Text block Block Start
Densovirinae

Virus classification
- (unranked): Virus
- Realm: Floreoviria
- Kingdom: Shotokuvirae
- Phylum: Cossaviricota
- Class: Quintoviricetes
- Order: Piccovirales
- Family: Parvoviridae
- Subfamily: Densovirinae
- Genera: See text

= Densovirinae =

Subfamily of viruses

Densovirinae is a subfamily of single-stranded DNA viruses in the family Parvoviridae. The subfamily has 11 recognized genera. Densoviruses are known to infect members of insect orders Blattodea, Diptera, Hemiptera, Hymenoptera, Lepidoptera, and Orthoptera, while some viruses infect and multiply in crustaceans such as shrimp or crayfish, or sea stars from phylum Echinodermata.

==Virology==
Densoviruses are small (18–26 nanometers in diameter) and non enveloped. Virions are icosahedral in shape with triangulation number (T) = 1. There are 60 copies of the coat protein in the virion. Each copy has a shape described as a "quadrilateral 'kite-shaped' wedge", and the appearance of the surface is rough with many small projections. Virions do not appear to contain lipids.
Text block Block End
Information provided Block Start
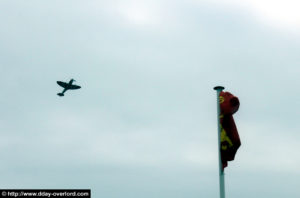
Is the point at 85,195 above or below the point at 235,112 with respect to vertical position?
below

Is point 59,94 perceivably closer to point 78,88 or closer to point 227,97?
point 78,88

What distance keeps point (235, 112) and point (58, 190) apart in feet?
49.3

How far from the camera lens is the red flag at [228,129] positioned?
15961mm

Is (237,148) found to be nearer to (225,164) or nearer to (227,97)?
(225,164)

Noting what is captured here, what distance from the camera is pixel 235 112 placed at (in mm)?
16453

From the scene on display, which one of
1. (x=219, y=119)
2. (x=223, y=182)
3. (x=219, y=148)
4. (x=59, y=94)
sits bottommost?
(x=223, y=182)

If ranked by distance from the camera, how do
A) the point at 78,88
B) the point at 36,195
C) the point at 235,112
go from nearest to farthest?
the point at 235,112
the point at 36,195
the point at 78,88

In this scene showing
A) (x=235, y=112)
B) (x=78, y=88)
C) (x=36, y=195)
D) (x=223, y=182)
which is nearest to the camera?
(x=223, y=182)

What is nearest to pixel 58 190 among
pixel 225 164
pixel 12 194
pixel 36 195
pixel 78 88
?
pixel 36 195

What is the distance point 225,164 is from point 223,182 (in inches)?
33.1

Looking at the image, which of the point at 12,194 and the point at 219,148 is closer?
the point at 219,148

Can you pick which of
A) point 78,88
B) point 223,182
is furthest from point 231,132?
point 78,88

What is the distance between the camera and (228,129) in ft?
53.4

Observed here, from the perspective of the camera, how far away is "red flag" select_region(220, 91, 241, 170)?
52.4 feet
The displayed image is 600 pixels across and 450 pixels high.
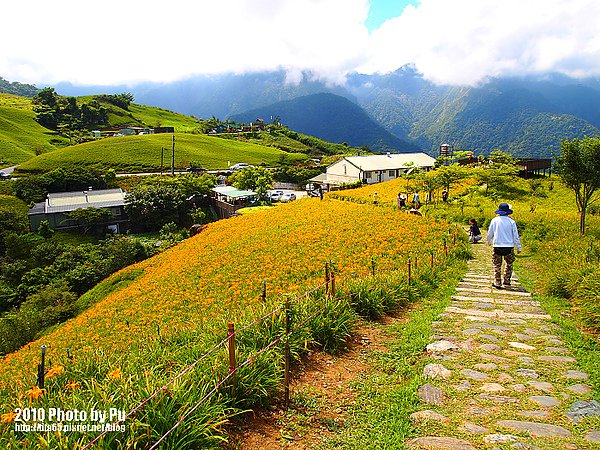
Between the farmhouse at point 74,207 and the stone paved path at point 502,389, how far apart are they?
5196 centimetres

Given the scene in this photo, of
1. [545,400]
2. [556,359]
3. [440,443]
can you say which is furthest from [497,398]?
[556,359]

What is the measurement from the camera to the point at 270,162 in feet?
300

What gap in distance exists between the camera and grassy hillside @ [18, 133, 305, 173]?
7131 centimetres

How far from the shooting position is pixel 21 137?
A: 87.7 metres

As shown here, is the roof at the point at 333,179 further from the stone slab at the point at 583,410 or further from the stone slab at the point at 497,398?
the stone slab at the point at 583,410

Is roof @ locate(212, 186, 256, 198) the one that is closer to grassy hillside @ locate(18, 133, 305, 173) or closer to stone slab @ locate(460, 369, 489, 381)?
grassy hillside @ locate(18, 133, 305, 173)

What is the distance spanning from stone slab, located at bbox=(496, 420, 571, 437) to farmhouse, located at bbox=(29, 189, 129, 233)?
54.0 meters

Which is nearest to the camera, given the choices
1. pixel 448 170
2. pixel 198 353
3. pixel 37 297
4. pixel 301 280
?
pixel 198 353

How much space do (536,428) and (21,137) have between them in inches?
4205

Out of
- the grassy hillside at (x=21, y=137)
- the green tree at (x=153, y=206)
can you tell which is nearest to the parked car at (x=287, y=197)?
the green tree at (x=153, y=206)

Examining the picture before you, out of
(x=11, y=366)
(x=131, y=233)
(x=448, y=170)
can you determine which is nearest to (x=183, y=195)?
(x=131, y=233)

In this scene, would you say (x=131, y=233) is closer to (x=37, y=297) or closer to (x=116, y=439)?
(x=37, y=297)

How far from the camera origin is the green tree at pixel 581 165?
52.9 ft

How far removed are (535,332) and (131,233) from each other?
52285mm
Information provided Block End
Information provided Block Start
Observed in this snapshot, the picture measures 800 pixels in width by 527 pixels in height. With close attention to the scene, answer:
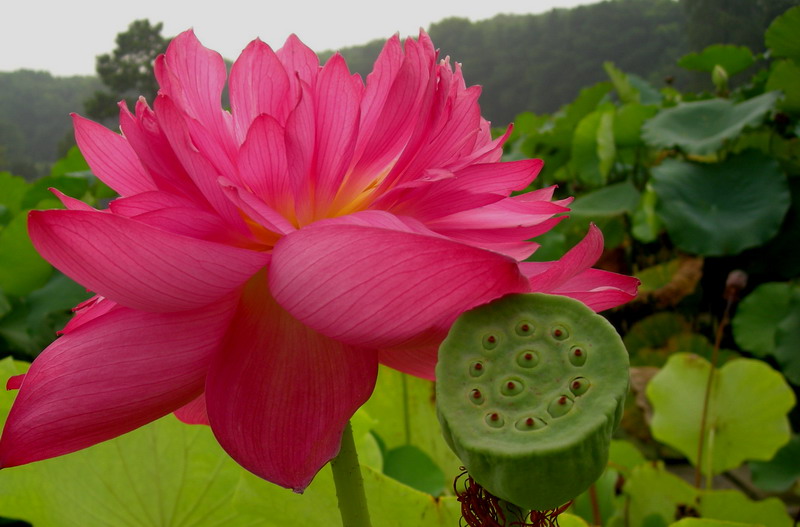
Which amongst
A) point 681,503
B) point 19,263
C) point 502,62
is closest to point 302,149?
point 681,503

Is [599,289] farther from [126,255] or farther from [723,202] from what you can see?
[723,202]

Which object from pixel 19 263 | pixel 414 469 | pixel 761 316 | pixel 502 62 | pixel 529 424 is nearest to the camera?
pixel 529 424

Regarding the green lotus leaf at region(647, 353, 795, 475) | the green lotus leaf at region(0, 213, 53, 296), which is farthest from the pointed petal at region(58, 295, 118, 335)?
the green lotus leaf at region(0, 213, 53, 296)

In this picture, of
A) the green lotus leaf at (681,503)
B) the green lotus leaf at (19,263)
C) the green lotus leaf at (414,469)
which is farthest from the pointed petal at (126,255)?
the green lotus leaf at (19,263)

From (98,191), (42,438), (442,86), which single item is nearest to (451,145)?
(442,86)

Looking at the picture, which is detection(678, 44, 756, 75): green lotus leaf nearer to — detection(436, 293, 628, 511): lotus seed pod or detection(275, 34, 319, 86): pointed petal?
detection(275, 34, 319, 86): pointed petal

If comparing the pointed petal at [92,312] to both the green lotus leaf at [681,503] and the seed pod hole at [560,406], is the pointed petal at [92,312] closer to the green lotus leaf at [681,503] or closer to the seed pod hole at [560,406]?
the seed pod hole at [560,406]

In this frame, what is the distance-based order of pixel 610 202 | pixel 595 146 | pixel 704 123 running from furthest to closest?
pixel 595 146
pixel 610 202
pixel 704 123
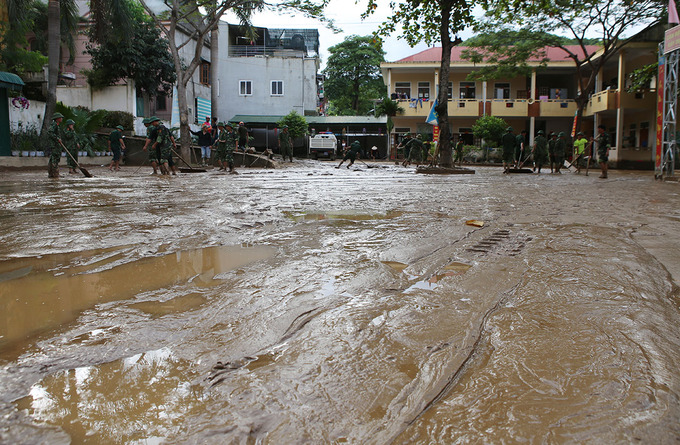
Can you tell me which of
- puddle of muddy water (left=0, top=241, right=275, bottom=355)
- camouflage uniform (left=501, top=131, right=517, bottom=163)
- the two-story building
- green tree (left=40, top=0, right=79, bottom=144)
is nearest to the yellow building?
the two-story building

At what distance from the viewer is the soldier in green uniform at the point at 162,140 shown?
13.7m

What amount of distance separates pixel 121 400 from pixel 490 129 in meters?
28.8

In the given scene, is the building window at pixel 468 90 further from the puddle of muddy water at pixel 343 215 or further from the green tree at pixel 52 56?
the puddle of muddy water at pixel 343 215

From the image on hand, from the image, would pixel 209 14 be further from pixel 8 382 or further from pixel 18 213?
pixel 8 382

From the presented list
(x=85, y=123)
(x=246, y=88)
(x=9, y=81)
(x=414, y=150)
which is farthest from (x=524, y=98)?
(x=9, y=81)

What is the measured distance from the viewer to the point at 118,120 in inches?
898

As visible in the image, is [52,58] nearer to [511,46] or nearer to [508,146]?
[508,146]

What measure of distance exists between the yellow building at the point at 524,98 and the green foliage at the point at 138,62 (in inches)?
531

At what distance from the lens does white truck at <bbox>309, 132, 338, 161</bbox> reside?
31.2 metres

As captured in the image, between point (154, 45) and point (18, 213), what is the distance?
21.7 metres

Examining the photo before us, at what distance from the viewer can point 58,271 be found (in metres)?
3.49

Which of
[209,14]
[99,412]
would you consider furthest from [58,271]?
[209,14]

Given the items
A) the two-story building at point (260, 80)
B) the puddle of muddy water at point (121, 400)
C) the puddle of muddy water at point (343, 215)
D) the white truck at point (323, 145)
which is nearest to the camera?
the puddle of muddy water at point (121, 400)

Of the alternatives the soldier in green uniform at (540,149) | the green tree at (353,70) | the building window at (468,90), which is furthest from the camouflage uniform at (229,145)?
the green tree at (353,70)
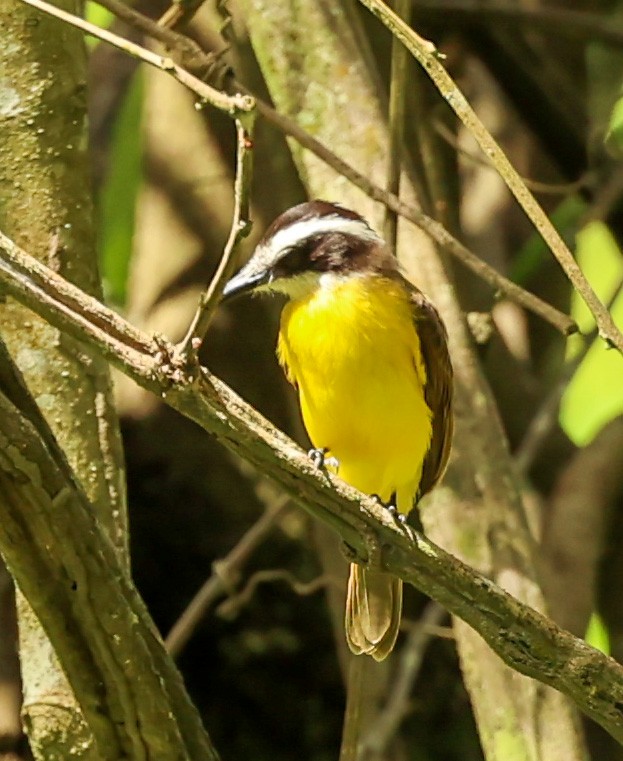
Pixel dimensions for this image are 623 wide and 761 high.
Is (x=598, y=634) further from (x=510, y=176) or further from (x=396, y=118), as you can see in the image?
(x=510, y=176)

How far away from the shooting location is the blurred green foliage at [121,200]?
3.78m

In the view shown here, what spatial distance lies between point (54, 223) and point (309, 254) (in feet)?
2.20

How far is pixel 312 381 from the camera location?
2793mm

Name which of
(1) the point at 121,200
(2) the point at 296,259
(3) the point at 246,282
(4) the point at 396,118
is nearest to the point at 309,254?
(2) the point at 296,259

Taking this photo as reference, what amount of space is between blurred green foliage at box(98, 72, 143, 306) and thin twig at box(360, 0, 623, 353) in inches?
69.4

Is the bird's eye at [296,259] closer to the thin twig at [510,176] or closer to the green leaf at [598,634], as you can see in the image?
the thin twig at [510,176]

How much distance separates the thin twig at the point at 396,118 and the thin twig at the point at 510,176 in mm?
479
Information provided Block End
Information provided Block Start
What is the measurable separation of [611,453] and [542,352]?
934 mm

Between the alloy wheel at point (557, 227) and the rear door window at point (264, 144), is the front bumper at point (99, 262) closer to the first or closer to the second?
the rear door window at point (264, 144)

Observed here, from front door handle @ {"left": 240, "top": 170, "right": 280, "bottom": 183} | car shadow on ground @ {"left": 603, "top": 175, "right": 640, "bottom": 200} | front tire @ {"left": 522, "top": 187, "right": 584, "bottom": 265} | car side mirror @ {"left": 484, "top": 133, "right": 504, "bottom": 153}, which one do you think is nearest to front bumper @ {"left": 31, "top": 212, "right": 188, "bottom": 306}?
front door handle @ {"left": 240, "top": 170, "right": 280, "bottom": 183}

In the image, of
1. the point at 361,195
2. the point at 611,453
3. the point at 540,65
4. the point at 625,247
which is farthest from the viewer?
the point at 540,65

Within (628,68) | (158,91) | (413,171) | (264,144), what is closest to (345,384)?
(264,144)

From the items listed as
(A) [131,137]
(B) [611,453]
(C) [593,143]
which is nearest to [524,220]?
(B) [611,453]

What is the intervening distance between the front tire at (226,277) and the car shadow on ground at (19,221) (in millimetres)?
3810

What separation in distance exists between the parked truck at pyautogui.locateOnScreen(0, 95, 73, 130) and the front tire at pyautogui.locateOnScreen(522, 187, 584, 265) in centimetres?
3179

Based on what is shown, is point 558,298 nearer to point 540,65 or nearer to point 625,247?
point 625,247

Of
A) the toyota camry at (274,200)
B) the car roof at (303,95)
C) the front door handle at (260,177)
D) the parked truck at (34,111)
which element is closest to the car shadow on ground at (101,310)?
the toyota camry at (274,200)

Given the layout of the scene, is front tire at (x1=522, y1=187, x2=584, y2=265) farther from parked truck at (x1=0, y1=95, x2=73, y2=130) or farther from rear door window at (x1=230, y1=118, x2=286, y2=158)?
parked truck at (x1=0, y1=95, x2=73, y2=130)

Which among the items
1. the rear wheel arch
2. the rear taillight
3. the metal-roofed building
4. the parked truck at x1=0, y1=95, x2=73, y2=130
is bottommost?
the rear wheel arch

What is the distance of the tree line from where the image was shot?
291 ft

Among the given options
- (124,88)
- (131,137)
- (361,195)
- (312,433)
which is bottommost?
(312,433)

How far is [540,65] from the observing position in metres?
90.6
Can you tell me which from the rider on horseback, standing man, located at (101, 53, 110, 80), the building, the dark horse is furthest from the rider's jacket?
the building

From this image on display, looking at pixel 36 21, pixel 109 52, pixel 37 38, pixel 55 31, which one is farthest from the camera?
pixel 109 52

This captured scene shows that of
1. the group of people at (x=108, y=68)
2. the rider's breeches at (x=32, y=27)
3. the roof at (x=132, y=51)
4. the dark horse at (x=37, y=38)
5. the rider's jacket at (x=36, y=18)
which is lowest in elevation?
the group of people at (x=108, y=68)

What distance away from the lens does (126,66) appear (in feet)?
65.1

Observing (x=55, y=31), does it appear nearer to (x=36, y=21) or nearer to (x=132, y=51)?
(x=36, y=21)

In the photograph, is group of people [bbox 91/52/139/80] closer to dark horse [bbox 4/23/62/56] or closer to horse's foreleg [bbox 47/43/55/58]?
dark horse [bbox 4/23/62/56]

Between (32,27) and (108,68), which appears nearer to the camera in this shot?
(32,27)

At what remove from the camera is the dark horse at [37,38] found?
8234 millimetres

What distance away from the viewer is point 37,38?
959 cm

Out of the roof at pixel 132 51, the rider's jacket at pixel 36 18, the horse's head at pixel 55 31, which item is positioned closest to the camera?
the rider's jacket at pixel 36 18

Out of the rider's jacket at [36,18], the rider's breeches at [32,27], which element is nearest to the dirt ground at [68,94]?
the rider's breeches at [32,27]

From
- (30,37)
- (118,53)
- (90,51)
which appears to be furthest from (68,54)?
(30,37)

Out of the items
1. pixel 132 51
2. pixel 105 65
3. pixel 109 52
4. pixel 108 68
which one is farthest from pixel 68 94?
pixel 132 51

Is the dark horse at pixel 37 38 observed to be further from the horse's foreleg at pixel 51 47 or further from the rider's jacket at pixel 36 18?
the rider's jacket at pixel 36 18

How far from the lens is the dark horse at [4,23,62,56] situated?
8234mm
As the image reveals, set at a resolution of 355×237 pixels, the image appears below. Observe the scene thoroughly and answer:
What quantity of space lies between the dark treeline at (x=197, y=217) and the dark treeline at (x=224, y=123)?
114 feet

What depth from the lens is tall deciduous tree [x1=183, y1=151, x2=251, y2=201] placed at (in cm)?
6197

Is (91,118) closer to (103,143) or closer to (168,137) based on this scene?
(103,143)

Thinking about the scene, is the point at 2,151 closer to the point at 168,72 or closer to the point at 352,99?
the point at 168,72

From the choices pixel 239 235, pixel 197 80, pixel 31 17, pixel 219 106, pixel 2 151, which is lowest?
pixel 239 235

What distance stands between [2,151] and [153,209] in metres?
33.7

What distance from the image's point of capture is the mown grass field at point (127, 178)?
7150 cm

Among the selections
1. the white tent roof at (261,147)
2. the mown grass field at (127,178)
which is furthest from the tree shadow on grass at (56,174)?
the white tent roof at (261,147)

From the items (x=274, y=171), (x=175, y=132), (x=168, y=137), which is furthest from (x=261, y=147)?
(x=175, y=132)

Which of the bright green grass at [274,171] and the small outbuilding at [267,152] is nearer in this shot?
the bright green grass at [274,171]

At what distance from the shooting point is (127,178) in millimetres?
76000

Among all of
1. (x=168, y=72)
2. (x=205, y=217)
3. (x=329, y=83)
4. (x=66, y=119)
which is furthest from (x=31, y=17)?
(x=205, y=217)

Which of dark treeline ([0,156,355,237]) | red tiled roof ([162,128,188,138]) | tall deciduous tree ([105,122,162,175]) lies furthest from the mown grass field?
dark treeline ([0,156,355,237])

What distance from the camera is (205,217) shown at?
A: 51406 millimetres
Information provided Block End
§ Exercise instructions:
(1) Using the Densovirinae text, decide whether each statement agrees with it. Answer yes or no and quote the words that decide it.
(a) Densoviruses have an envelope.
(b) A virion holds 60 copies of the coat protein.
(c) The subfamily has 11 recognized genera.
(2) Answer these questions from the Densovirinae text.
(a) What order is the subfamily placed in?
(b) Which crustaceans are named as hosts?
(c) How wide are densoviruses?

§ Task-by-task results:
(1)
(a) No: "Densoviruses are small (18–26 nanometers in diameter) and non enveloped."
(b) Yes: "There are 60 copies of the coat protein in the virion."
(c) Yes: "The subfamily has 11 recognized genera."

(2)
(a) Piccovirales
(b) Shrimp or crayfish
(c) 18–26 nanometers in diameter